1. Transferring face-to-face teaching practice directly onto a live online environment does not work, for a wide range of reasons. Think about the things that typically happen in a language classroom: there are four key skills to be taught and practised – reading, writing, listening and speaking. Using a live session for reading would be very odd, unless the time was being used to focus on specific difficulties encountered in a pre-reading phase. Writing during a live class would also seem a bit of an anti-climax – wouldn’t you feel you could do this in your own time, submit your piece and get feedback?

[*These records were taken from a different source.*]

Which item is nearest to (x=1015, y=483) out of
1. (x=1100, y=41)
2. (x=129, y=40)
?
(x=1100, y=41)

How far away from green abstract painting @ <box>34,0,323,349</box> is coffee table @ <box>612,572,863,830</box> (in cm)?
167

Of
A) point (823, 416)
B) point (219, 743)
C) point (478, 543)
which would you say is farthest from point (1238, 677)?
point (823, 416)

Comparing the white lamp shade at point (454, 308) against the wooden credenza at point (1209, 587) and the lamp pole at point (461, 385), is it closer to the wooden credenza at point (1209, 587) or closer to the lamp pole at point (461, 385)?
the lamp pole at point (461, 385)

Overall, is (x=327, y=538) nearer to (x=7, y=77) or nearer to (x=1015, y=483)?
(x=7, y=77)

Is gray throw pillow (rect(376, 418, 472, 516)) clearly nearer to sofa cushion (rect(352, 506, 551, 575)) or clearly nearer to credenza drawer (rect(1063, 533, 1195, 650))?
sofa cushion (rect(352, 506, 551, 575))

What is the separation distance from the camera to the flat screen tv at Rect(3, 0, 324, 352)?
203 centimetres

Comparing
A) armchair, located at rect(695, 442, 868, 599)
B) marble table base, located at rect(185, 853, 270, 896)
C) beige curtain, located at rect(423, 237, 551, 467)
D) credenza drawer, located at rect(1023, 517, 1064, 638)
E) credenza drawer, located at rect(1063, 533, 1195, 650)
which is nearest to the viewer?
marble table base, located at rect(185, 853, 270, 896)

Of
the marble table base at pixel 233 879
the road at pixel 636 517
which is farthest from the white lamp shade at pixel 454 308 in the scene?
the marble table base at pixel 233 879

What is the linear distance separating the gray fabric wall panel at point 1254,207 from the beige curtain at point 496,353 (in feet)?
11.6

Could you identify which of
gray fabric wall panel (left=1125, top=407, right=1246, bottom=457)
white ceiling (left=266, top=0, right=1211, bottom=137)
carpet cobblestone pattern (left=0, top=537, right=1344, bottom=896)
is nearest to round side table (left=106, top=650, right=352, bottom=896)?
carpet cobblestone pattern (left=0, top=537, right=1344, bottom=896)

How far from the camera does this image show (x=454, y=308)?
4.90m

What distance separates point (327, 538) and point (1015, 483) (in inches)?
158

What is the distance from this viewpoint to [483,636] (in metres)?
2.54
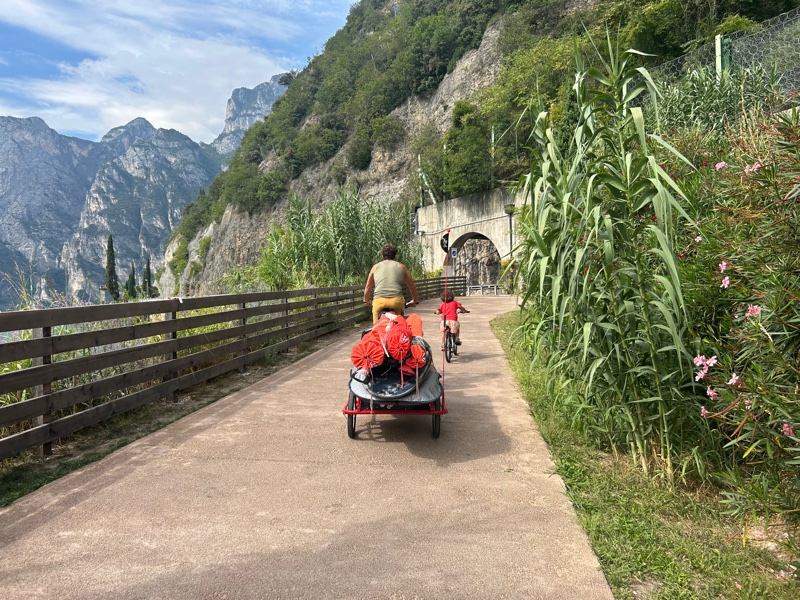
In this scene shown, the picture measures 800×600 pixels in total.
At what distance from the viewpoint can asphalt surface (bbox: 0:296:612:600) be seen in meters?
2.62

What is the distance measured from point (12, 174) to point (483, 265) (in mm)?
213437

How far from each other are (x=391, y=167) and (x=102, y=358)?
58.6 m

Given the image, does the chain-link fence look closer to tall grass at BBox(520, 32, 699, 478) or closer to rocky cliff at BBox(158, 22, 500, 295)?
tall grass at BBox(520, 32, 699, 478)

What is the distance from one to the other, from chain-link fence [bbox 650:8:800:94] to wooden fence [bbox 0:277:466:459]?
35.2ft

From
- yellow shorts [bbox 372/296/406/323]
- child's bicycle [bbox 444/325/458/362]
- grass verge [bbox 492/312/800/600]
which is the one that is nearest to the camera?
grass verge [bbox 492/312/800/600]

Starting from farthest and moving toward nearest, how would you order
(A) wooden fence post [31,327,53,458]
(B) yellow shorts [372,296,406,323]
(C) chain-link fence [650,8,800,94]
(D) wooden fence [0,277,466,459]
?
(C) chain-link fence [650,8,800,94], (B) yellow shorts [372,296,406,323], (A) wooden fence post [31,327,53,458], (D) wooden fence [0,277,466,459]

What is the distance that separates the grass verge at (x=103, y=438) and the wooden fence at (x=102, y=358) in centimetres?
14

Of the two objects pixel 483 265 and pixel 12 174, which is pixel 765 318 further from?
pixel 12 174

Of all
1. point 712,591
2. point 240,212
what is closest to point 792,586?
point 712,591

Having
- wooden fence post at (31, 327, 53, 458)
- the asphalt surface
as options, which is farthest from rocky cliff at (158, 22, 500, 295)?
wooden fence post at (31, 327, 53, 458)

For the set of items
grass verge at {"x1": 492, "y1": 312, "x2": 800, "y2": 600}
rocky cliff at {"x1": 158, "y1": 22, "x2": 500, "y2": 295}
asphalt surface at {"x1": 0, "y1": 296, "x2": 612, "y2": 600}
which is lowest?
grass verge at {"x1": 492, "y1": 312, "x2": 800, "y2": 600}

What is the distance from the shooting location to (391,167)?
61.4 m

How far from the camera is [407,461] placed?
14.7 feet

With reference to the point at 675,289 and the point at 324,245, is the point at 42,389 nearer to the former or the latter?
the point at 675,289
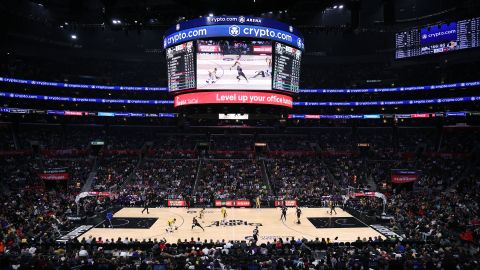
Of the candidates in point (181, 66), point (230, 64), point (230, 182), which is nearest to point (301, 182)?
point (230, 182)

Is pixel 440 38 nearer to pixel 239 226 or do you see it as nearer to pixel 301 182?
pixel 301 182

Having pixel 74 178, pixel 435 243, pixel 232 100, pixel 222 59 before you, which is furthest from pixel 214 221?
pixel 74 178

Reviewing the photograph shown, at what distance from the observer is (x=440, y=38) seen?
38.2 m

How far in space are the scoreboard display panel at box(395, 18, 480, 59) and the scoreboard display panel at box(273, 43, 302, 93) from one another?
70.6ft

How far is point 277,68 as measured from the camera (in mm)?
24672

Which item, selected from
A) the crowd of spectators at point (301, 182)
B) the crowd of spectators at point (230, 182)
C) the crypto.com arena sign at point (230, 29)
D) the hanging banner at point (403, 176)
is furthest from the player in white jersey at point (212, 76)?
the hanging banner at point (403, 176)

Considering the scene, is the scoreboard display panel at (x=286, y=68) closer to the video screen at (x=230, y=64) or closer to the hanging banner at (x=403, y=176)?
the video screen at (x=230, y=64)

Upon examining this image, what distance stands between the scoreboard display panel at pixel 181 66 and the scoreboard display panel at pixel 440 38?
28.5 metres

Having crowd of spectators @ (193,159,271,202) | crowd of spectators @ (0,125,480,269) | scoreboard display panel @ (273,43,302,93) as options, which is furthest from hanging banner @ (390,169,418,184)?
scoreboard display panel @ (273,43,302,93)

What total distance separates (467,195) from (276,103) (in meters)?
23.9

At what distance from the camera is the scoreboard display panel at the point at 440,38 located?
120 feet

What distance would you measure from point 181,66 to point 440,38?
3032 centimetres

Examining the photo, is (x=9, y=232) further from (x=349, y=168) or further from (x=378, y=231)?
(x=349, y=168)

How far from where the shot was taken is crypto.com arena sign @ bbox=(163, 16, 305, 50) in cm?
2327
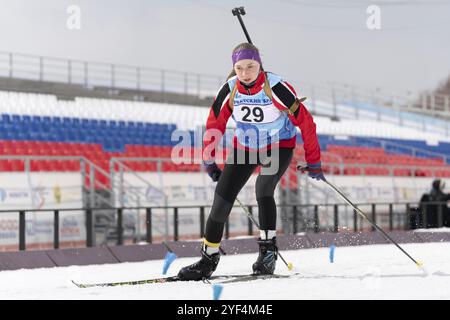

2. Attention and perplexity: a language class can be very challenging and very tiring, especially when you are at a lower level and everything is both new and alien. When you are in a physical classroom, this estrangement is softened by an enormous amount of verbal and non-verbal communication – learners often confer with one another to check something they do not understand, teachers usually respond to uncertainty or anxiety that learners express more or less willingly, and silence says it all, too. Online, none of these cues works very well, so the very nature of the interaction needs to be planned differently.
3. ‘Zoom fatigue’ is very real and our cognitive processes online are very different from what they are face to face. Some find it easier to be distracted, others find it harder to retain information. What a tutor does when teaching online is also very different: the intensity of attention required to support learners is higher, and it is much more tiring. To maintain quality, sessions need to be shorter.
4. Unreliability of connection: even before the pandemic, when fewer learners and teachers met online, they had to work around the fact that access and connection are at times temperamental. There may be slight delays, feedback, momentary loss of sound quality – all things which we do not always notice in our daily interactions but which in the context of language learning can cause frustration and anxiety. Mitigating for this requires a different approach to delivery.
5. Difficulties of online interaction: a language class requires all to take part, and to take part with the highest level of facility, spontaneity and fluidity. Despite enormous advances in technology, this is still difficult to do unless the group is small. At the Language Centre, we have therefore reduced our maximum class size from around 18 learners to six per group.
6. By reducing the group size and the length of our live sessions, and by dedicating them exclusively to spoken interaction, we are enhancing the quality of the learning experience. On our General courses, in 30 minutes with a tutor who moderates, observes and feeds back on the interaction, learners get a fairer share of the speaking time than they would have done in class. The tutor is able to analyse and respond to the output in much more strategic ways: via the written chat (without interrupting the flow of conversation) and through further consolidation activities.
7. Distributing the learning between the live sessions and the learning pathways gives learners and teachers a better opportunity to consolidate learning through time – instead of one weekly class, you may choose to do a little every day. This means you are much more in control of how and when you learn.
8. If you have to miss a live session, you are not missing as much, because the live session is not the sole point of guidance. Moreover, the recording will be available and will be sufficiently short to be ‘watchable’.
9. As you go through the learning pathway each week, you are taking a much more active role in your learning than by merely attending a class. Many of the activities provided are interactive and collaborative, and you interact with others frequently in short or long bursts, constantly enhancing the development of your competence and fluency.
10. Our shorter live sessions are easier to fit into your busy schedule. They are also more convenient for our tutors to work on as they produce feedback and enhance their planning so that they meet your learning needs both on an individual and collective basis.